▸ **RECORDS PROVIDED**:
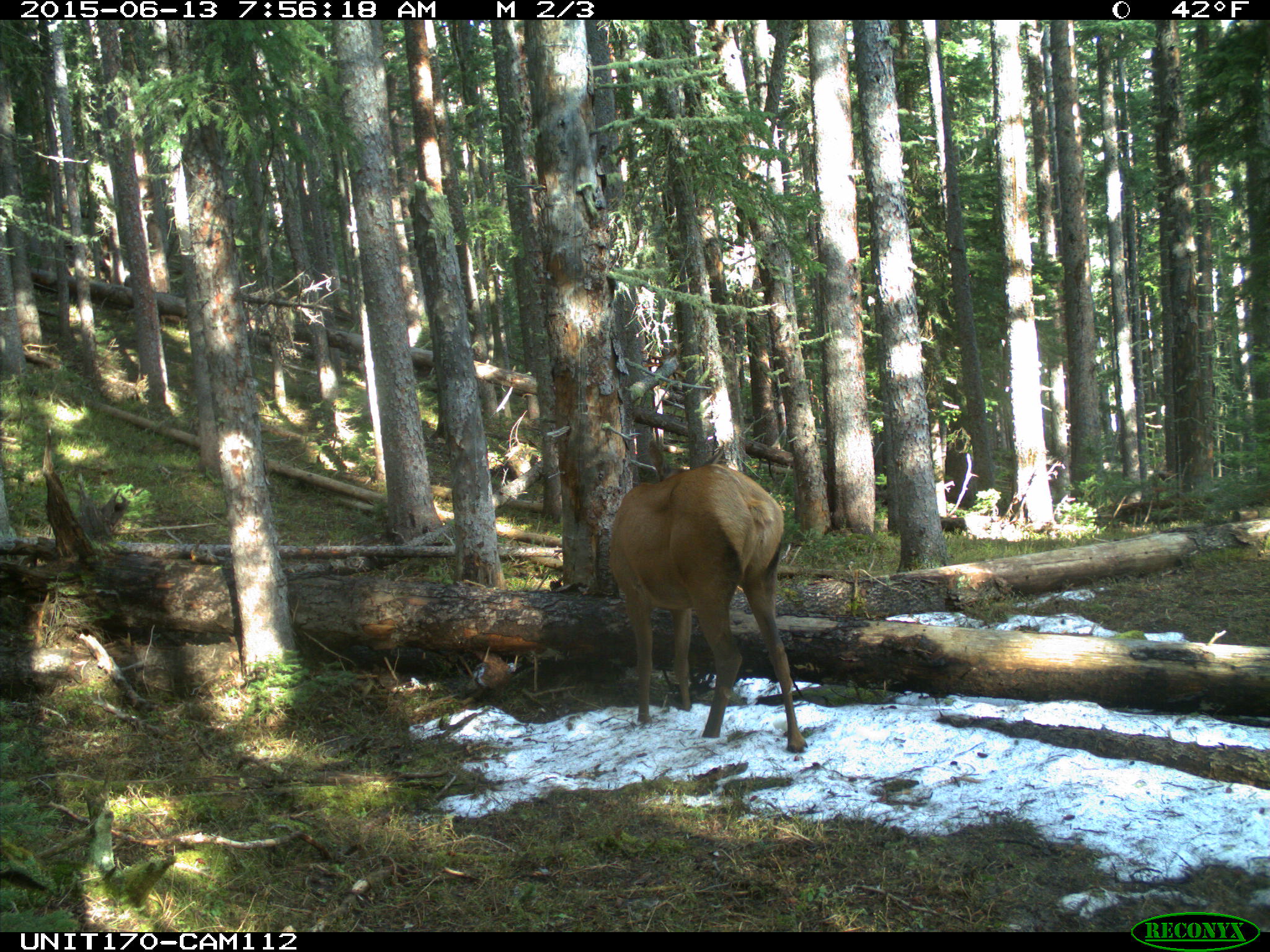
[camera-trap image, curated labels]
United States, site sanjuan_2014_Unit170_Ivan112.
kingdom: Animalia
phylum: Chordata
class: Mammalia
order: Artiodactyla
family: Cervidae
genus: Cervus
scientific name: Cervus elaphus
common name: red deer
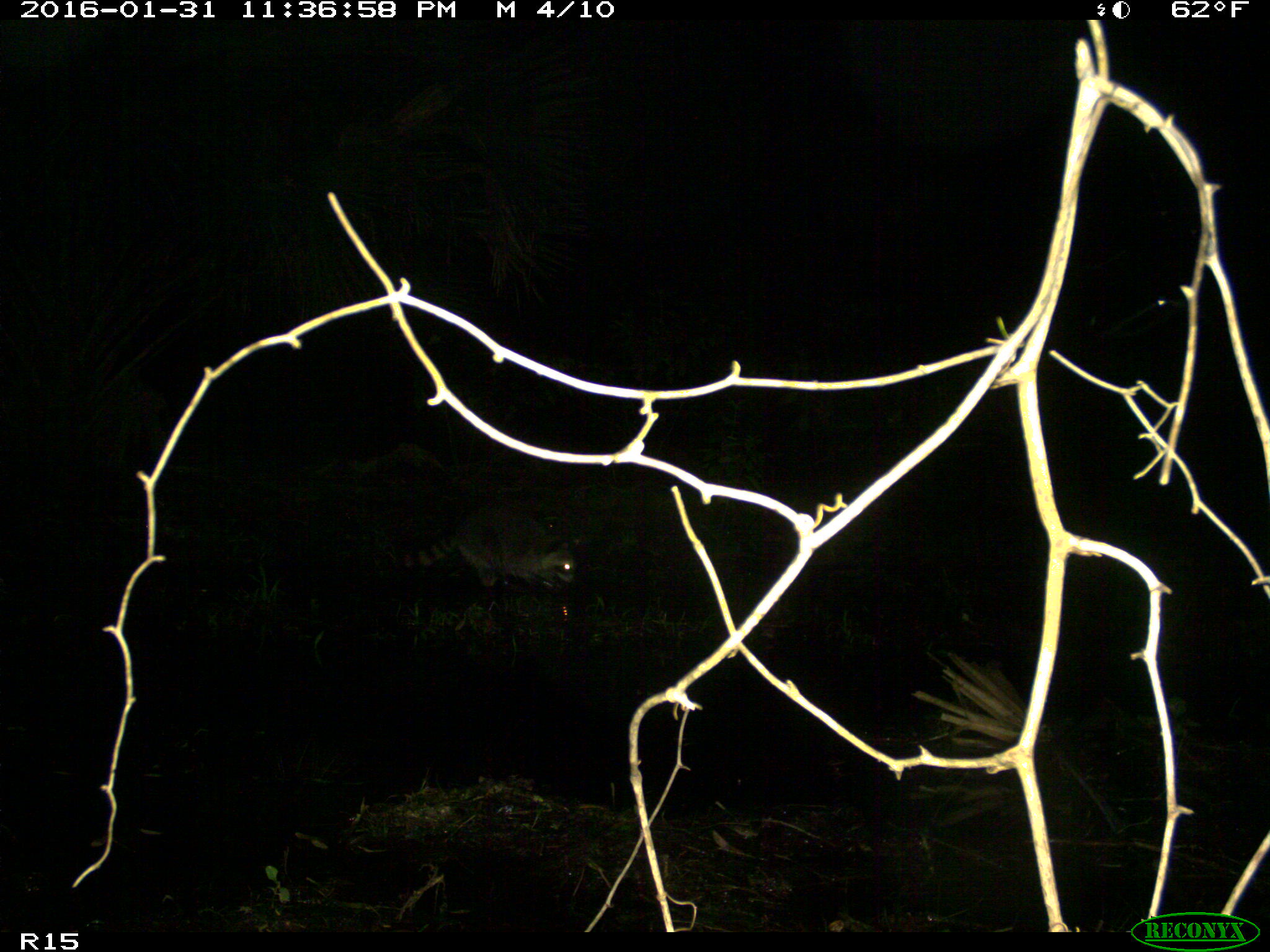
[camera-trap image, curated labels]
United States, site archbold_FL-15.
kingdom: Animalia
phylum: Chordata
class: Mammalia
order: Carnivora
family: Procyonidae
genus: Procyon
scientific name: Procyon lotor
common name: common raccoon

▸ **TASK TO CARRY OUT**: Could you restate every record above word for word, dropping the pictures?

▸ **EXERCISE ANSWER**:
[camera-trap image, curated labels]
United States, site sanjuan_2014_Unit170_Ivan112.
kingdom: Animalia
phylum: Chordata
class: Mammalia
order: Artiodactyla
family: Cervidae
genus: Cervus
scientific name: Cervus elaphus
common name: red deer
[camera-trap image, curated labels]
United States, site archbold_FL-15.
kingdom: Animalia
phylum: Chordata
class: Mammalia
order: Carnivora
family: Procyonidae
genus: Procyon
scientific name: Procyon lotor
common name: common raccoon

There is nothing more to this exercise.